[Saved data entries]
*****

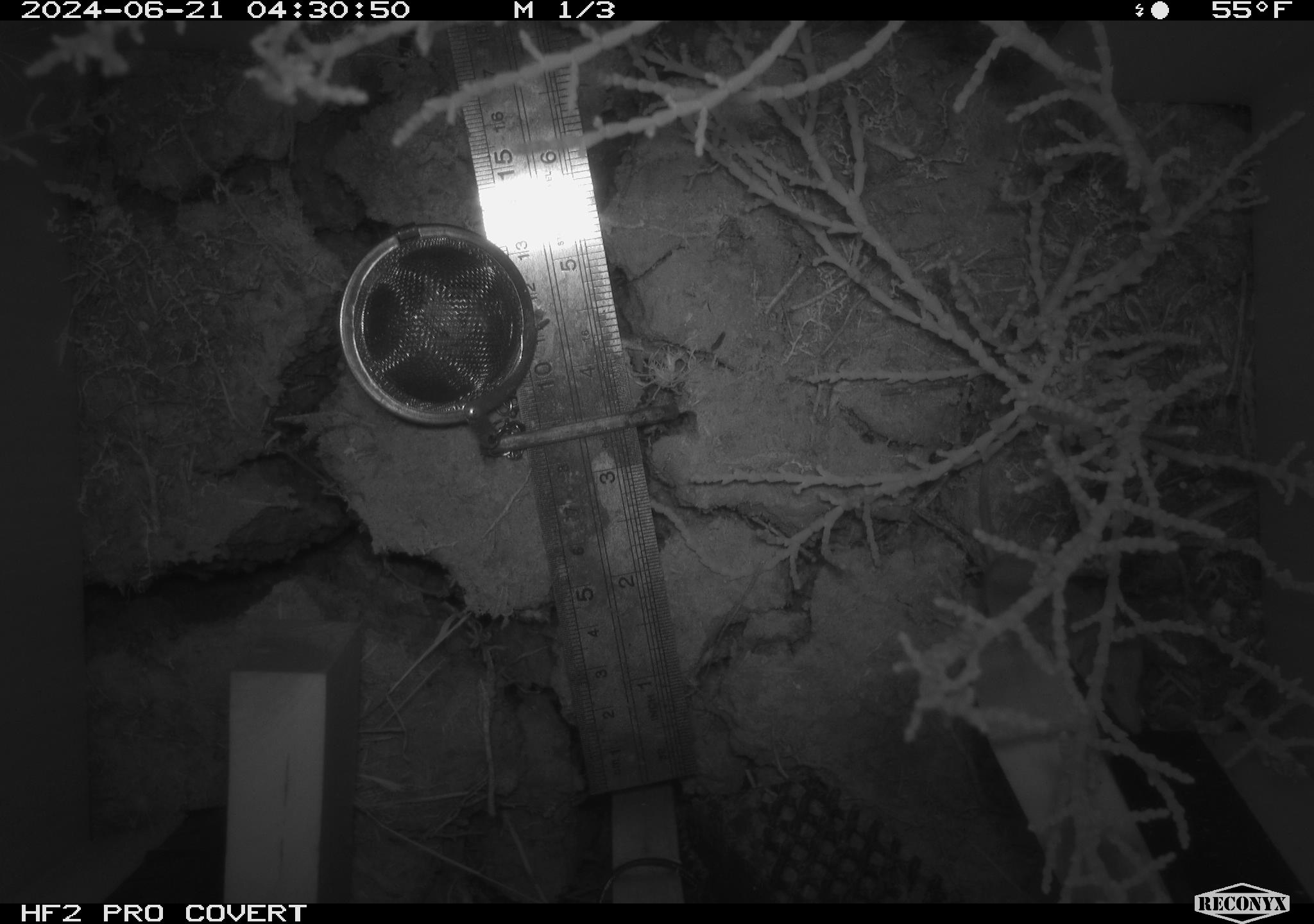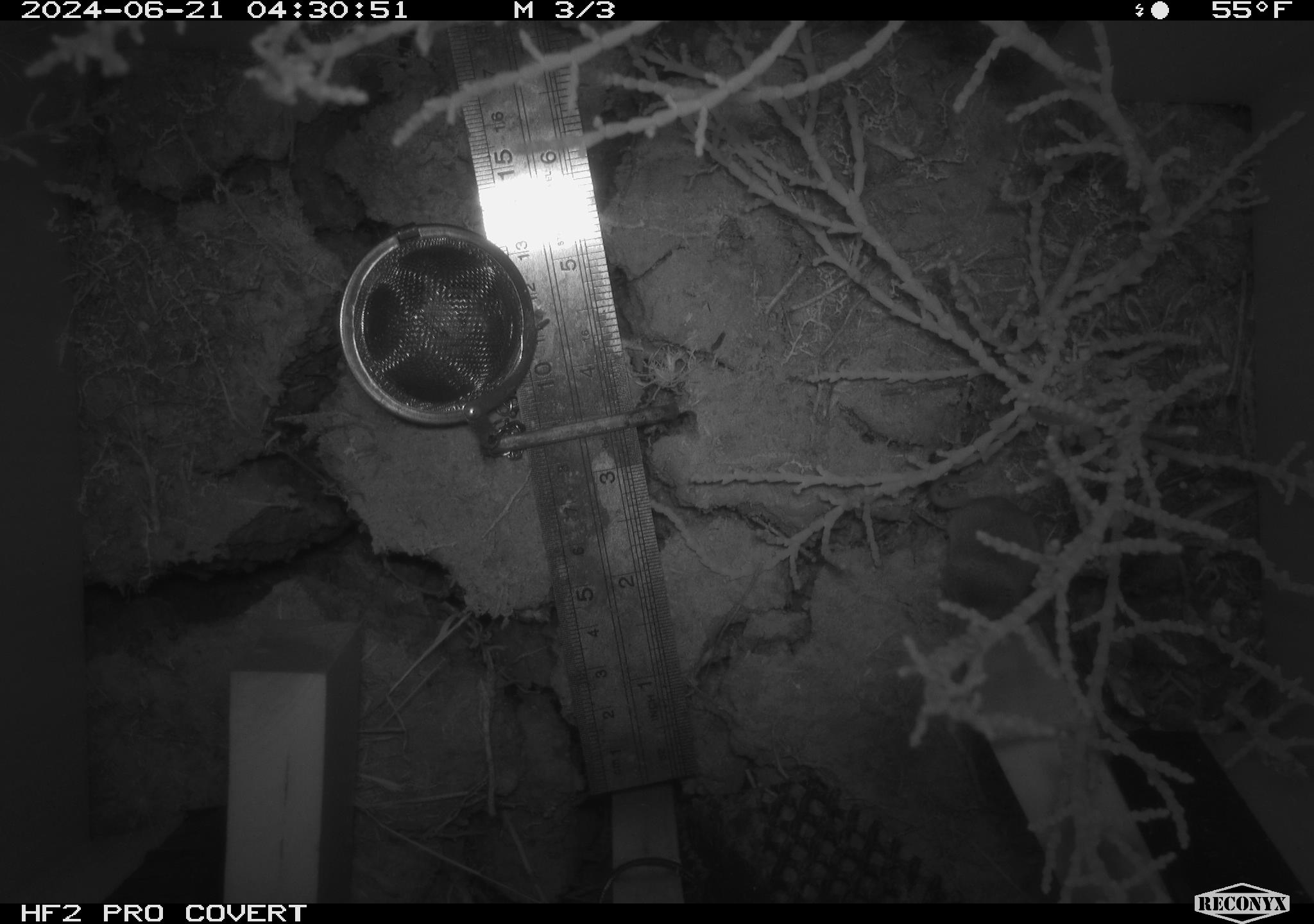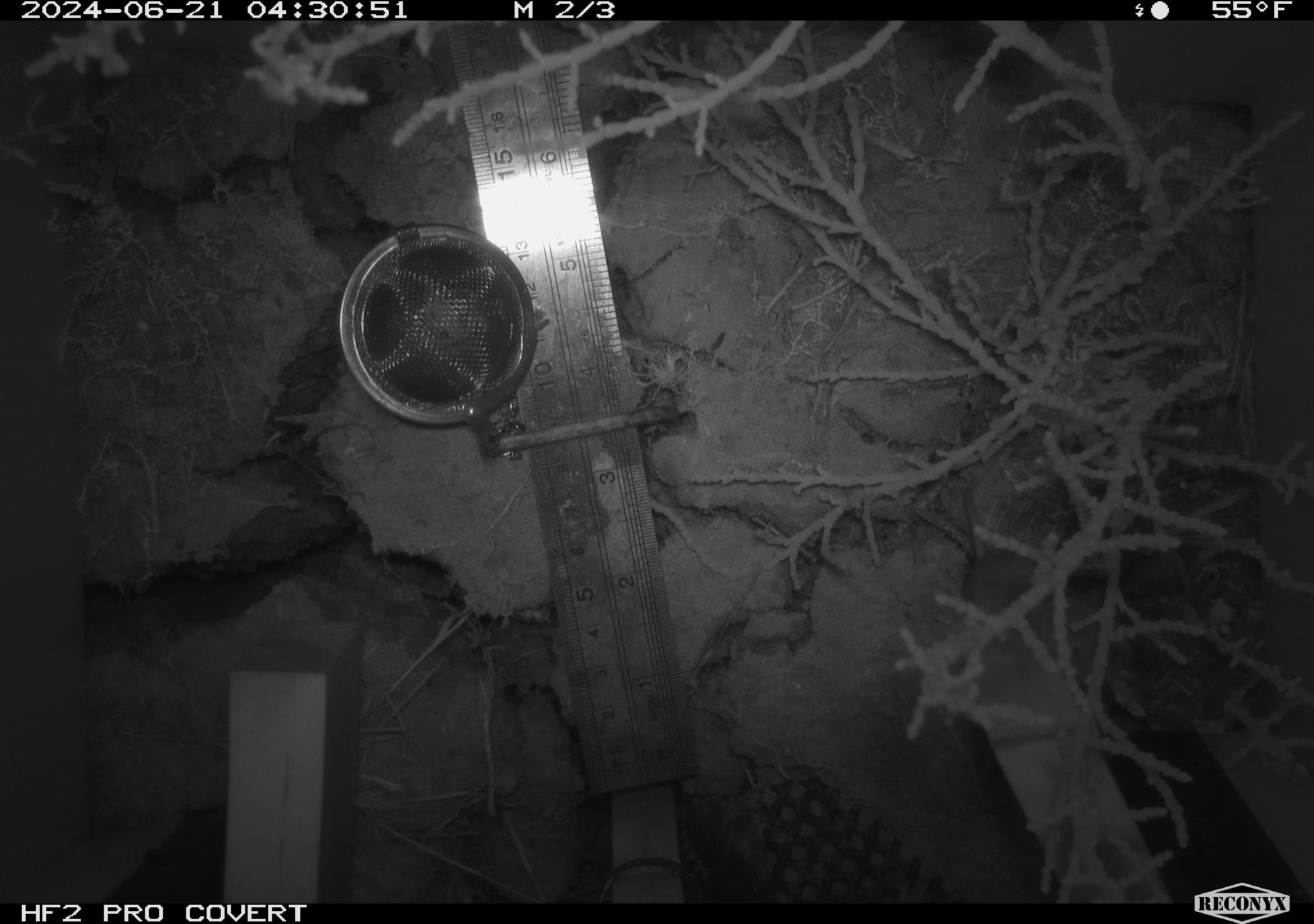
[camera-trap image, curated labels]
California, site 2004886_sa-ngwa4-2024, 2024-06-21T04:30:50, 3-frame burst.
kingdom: Animalia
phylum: Chordata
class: Mammalia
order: Eulipotyphla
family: Soricidae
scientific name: Soricidae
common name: shrews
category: soricidae family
Soricidae family (shrews) (Soricidae).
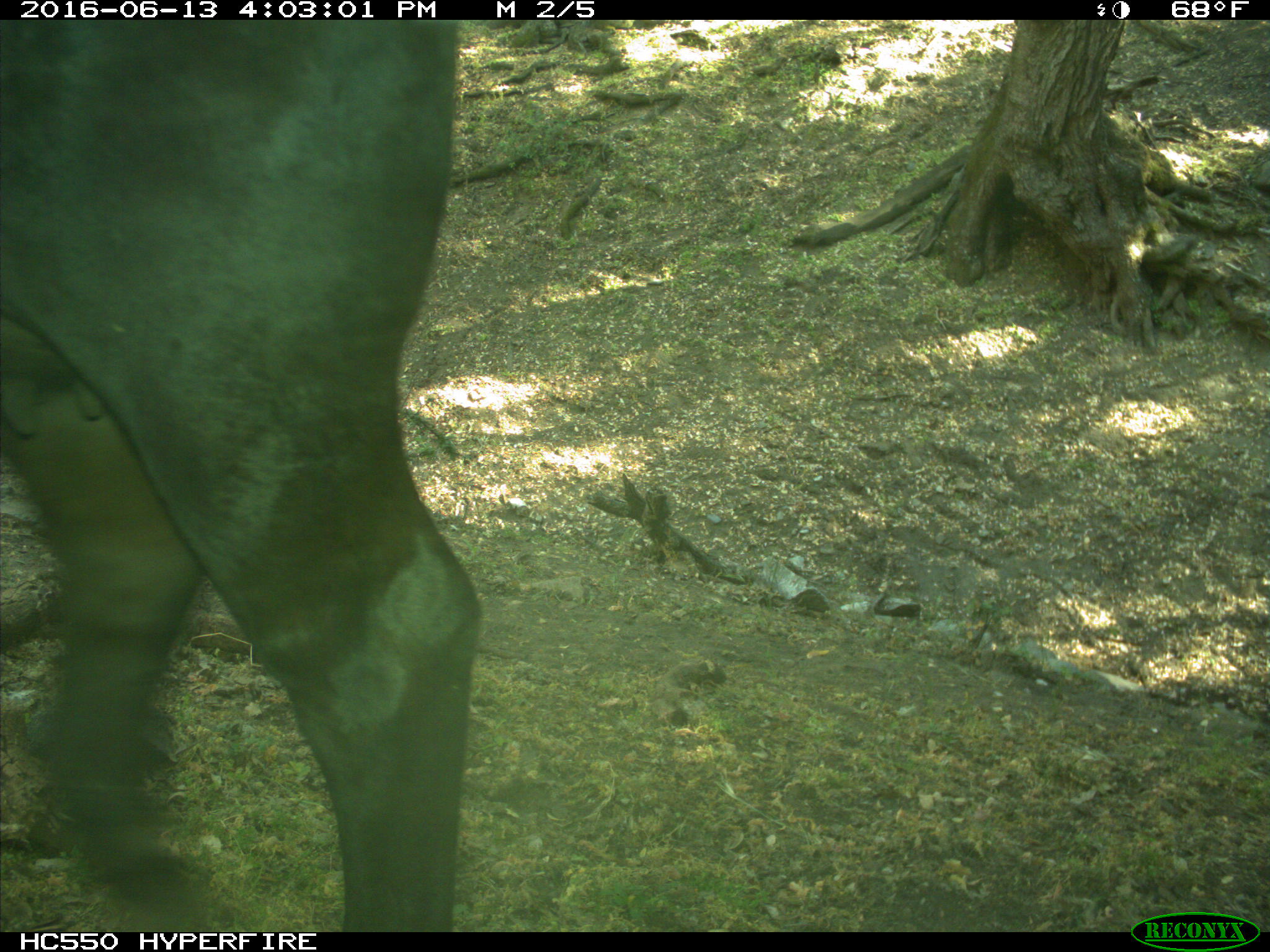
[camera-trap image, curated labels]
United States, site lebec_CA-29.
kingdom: Animalia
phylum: Chordata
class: Mammalia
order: Artiodactyla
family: Bovidae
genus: Bos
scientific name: Bos taurus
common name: domestic cow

*****

### EXERCISE DETAILS:
Please print every record above exactly, but leave the pictures out.

### OUTPUT OF THE EXERCISE:
[camera-trap image, curated labels]
California, site 2004886_sa-ngwa4-2024, 2024-06-21T04:30:50, 3-frame burst.
kingdom: Animalia
phylum: Chordata
class: Mammalia
order: Eulipotyphla
family: Soricidae
scientific name: Soricidae
common name: shrews
category: soricidae family
Soricidae family (shrews) (Soricidae).
[camera-trap image, curated labels]
United States, site lebec_CA-29.
kingdom: Animalia
phylum: Chordata
class: Mammalia
order: Artiodactyla
family: Bovidae
genus: Bos
scientific name: Bos taurus
common name: domestic cow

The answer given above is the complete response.